The ‘Boerentoren’ in Antwerp was previously owned by the banking company KBC and its predecessor since the 1930s. In 2018, when asbestos was found in the tower, KBC decided to put it up for sale. The tower was unexpectedly bought in 2020 by entrepreneur Fernand Huts’ logistics group, Katoen Natie. The former bank building will be converted into a cultural tower with exhibitions, a cinema, and art depositories. There would also be space for retail, hospitality, offices, and even housing.
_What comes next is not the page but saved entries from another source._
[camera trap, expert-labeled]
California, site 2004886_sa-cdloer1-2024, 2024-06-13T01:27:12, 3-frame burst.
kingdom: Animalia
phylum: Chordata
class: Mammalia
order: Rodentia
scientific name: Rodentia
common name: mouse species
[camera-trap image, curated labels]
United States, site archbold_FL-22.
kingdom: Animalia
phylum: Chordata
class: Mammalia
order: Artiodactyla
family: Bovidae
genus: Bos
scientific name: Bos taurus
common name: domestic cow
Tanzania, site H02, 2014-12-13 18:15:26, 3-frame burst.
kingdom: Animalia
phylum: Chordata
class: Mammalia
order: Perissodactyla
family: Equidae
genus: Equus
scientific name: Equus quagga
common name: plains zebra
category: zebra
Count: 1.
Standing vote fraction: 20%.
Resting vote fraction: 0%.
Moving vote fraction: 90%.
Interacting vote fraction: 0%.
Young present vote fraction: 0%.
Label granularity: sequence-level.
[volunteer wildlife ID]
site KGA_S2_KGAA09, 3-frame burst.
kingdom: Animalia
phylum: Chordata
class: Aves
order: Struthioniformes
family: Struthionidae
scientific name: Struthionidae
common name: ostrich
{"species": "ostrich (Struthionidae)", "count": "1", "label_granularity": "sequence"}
We spoke with retired communications manager for KBC and Antwerp connoisseur Danny Braem who told us a bit more about the origins and history of the tower.
The shopaholics among us have probably seen it once or twice while shopping in Antwerp’s biggest shopping street the Meir. At the end of the Meir, you are greeted by the gigantic KBC tower. The 96-meter tall building is the third tallest building in the city. The KBC tower, nicknamed ‘Boerentoren’, is, one of the most iconic buildings in the Antwerp skyline. The former bank building will soon have a completely new function. As a cultural building.
The tower was built by the General Banking Association and was originally called ‘Torengebouw’.Soon it received the derisory name ‘Boerentoren’. This referred to the Belgian Farmers’ Union, which controlled the General Banking Association.
The building was essentially intended as a residential tower with apartments, but there was already room for bank offices, stores and restaurants from the beginning.The “Boerentoren” remained a residential tower for a long time. Only in 1968, after restorations led by architect Léon Stynen, did it become a real office building housing the ‘Kredietbank’. Thirteen years later in 1981 the tower became a protected monument.